WORK TO DO: Write the next part of the court opinion on McFerrin's civil rights complaint, picking up after its last sentence and leaving the data that follows it untouched.

DOCUMENT TEXT:
※
United States District Court, S.D. Texas, Galveston Division

November 7, 2017

ERVIN LEE MCFERRIN, TDCJ #01607758, Plaintiff,
v.
CYNTHIA TAUSS, et al, Defendants.

          MEMORANDUM OPINION AND ORDER

          GEORGE C. HANKS, JR. UNITED STATES DISTRICT JUDGE

         Plaintiff Ervin Lee McFerrin (TDCJ #01607758), an inmate in the custody of the Texas Department of Criminal Justice - Correctional Institutions Division ("TDCJ"), has filed a pro se civil rights complaint under 42 U.S.C. § 1983 (Dkt. 1). After reviewing the pleadings, the Court concludes that this case must be dismissed for the reasons that follow.

         I. BACKGROUND

         McFerrin is currently serving a 10-year sentence for possession of cocaine in a drug-free zone. His civil rights complaint seeks his release to either mandatory supervision or parole, as well as monetary damages against the various defendants (Dkt. 1 at pp. 4, 14-16). McFerrin alleges that he has been improperly denied release under Texas's mandatory supervision and parole statutes (Dkt. 1 at pp. 4, 14-16).
※
GIVEN INFORMATION:
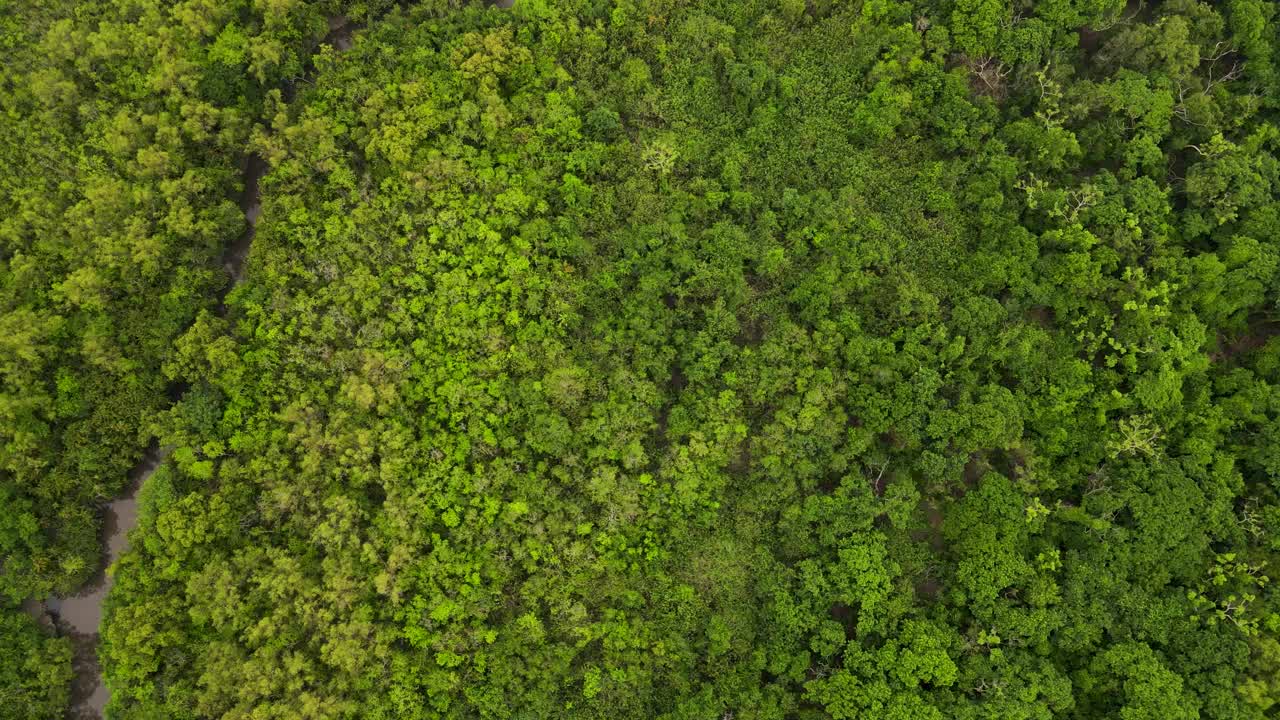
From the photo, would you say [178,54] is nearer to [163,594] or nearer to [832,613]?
[163,594]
※
OUTPUT:
         II. STANDARD OF REVIEW

         The complaint in this case is governed by the Prison Litigation Reform Act (the "PLRA"). Upon initial screening of a prisoner civil rights complaint, the PLRA requires a district court to scrutinize the claims and dismiss the complaint, in whole or in part, if it determines that the complaint "is frivolous, malicious, or fails to state a claim upon which relief may be granted;" or "seeks monetary relief from a defendant who is immune from such relief." 28 U.S.C. § 1915A(b). A reviewing court may dismiss a complaint for these same reasons "at any time" where a party, like McFerrin, proceeds in forma pauperis. 28 U.S.C. § 1915(e)(2)(B) (mandating dismissal where the complaint is "frivolous or malicious, " "fails to state a claim upon which relief may be granted, " or "seeks monetary relief from a defendant who is immune from such relief). The PLRA also provides that the court "shall on its own motion or on the motion of a party dismiss an action" if it is satisfied that the complaint is "frivolous, malicious, fails to state a claim upon which relief can be granted, or seeks monetary relief from a defendant who is immune from such relief." 42 U.S.C. § 1997e(c).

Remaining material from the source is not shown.